▶ _Your goal_
Edit the records below, changing every "white sleeve" to "pale sleeve" and leaving everything else unchanged.

(Scene-based spatial questions)
◇ ◇ ◇ ◇

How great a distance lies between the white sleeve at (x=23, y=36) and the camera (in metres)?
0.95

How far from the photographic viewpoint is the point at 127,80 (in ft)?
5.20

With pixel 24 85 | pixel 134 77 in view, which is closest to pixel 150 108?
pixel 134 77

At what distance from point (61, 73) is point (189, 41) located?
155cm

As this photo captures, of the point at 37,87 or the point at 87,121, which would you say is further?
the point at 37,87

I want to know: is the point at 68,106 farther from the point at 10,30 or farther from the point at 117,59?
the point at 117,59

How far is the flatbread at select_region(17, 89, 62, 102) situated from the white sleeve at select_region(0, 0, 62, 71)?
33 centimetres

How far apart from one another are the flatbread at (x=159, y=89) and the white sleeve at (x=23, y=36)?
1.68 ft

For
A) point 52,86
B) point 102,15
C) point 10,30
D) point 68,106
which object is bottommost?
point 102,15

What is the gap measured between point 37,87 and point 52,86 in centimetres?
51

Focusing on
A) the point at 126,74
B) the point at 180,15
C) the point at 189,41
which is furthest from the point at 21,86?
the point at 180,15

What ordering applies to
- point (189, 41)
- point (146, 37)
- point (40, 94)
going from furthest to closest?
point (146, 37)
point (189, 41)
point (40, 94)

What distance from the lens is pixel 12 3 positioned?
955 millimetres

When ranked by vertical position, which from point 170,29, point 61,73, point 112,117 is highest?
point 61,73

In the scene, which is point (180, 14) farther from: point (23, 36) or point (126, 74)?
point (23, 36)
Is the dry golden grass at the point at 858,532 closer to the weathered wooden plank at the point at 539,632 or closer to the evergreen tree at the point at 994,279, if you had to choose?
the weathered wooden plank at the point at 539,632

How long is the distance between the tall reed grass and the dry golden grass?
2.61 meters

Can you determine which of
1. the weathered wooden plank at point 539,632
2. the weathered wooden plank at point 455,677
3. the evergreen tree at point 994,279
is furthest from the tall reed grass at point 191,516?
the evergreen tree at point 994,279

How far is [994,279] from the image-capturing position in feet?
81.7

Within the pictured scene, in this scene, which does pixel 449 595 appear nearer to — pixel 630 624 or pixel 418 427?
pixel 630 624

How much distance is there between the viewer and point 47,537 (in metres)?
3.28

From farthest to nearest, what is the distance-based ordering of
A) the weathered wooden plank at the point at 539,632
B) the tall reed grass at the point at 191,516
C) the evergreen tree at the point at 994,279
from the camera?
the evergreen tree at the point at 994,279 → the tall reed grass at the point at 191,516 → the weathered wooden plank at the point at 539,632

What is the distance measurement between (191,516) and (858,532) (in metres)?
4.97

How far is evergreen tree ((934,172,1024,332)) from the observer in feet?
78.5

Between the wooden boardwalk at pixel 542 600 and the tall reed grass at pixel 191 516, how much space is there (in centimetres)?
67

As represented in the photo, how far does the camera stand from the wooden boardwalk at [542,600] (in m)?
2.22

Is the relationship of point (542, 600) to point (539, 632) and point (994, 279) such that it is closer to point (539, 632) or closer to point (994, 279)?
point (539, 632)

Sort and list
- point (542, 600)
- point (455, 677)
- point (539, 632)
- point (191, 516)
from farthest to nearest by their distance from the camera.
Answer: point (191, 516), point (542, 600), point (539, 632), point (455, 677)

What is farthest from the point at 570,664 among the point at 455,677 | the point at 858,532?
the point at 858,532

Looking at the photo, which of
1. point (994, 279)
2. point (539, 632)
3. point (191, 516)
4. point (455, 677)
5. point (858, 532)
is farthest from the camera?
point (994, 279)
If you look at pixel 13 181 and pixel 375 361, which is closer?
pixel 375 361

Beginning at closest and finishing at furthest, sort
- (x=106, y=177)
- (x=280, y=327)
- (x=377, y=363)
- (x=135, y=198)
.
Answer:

◇ ◇ ◇ ◇

▶ _Task output_
How great a distance lies between the pale sleeve at (x=23, y=36) and the camera (in metres)?
0.95

How far from the photographic viewpoint is the point at 127,80 (in ft)?
5.20

With pixel 24 85 | pixel 134 77 in view, which is closest to pixel 150 108?
pixel 134 77

At what distance from point (61, 73) is point (189, 41) located?
155cm

As this photo captures, of the point at 37,87 or the point at 87,121, which would you say is further?
the point at 37,87

I want to know: is the point at 68,106 farther from the point at 10,30 or farther from the point at 117,59?
the point at 117,59

How far is the flatbread at select_region(17, 89, 62, 102) situated from the pale sleeve at select_region(0, 0, 62, 71)?
33 centimetres

How far apart from one another are the flatbread at (x=159, y=89) and the pale sleeve at (x=23, y=36)?
1.68 ft

For
A) point 52,86
B) point 102,15
C) point 10,30
D) point 68,106
which object is bottommost?
point 102,15

What is the gap measured between point 37,87 and point 52,86 in centimetres?
51

Focusing on
A) the point at 126,74
B) the point at 180,15
C) the point at 189,41
which is furthest from the point at 21,86?
the point at 180,15

What ordering applies to
- point (189, 41)
- point (146, 37)
- point (40, 94)
going from furthest to closest?
point (146, 37)
point (189, 41)
point (40, 94)

What distance from the lens is pixel 12 3 positioned?
955 millimetres

When ranked by vertical position, which from point 170,29, point 61,73, point 112,117 is highest?
point 61,73

In the scene, which is point (180, 14) farther from: point (23, 36) or point (126, 74)?
point (23, 36)
Is the dry golden grass at the point at 858,532 closer to the weathered wooden plank at the point at 539,632 or closer to the evergreen tree at the point at 994,279, if you had to choose?
the weathered wooden plank at the point at 539,632

How long is the distance between the tall reed grass and the dry golden grass?
2.61 meters

Can you determine which of
1. the weathered wooden plank at point 539,632
2. the weathered wooden plank at point 455,677
3. the evergreen tree at point 994,279
is furthest from the tall reed grass at point 191,516?
the evergreen tree at point 994,279

How far is [994,279] from the image-capturing position in feet?
81.7

Within the pictured scene, in this scene, which does pixel 449 595 appear nearer to — pixel 630 624 or pixel 418 427?
pixel 630 624

How much distance is there between the viewer and point 47,537 (in metres)?
3.28

From farthest to nearest, what is the distance-based ordering of
A) the weathered wooden plank at the point at 539,632
B) the tall reed grass at the point at 191,516
C) the evergreen tree at the point at 994,279
from the camera?
the evergreen tree at the point at 994,279 → the tall reed grass at the point at 191,516 → the weathered wooden plank at the point at 539,632

What is the distance measurement between (191,516) and (858,532) (in metres)?
4.97

How far is evergreen tree ((934,172,1024,332)) from the observer in feet?
78.5

Between the wooden boardwalk at pixel 542 600 and the tall reed grass at pixel 191 516, how much space is there (in centimetres)?
67

As represented in the photo, how far does the camera stand from the wooden boardwalk at [542,600] (in m)?
2.22

Is the relationship of point (542, 600) to point (539, 632) and point (994, 279) such that it is closer to point (539, 632) or closer to point (994, 279)?
point (539, 632)

Sort and list
- point (542, 600)
- point (455, 677)
- point (539, 632)
- point (191, 516)
from farthest to nearest by their distance from the camera.
Answer: point (191, 516), point (542, 600), point (539, 632), point (455, 677)

What is farthest from the point at 570,664 among the point at 455,677 | the point at 858,532?
the point at 858,532

Looking at the photo, which of
1. point (994, 279)
2. point (539, 632)
3. point (191, 516)
4. point (455, 677)
5. point (858, 532)
is farthest from the camera?
point (994, 279)
If you look at pixel 13 181 and pixel 375 361, which is closer?
pixel 375 361

Beginning at closest and finishing at furthest, sort
- (x=106, y=177)
- (x=280, y=327)
- (x=377, y=363)
- (x=135, y=198)
.
Answer:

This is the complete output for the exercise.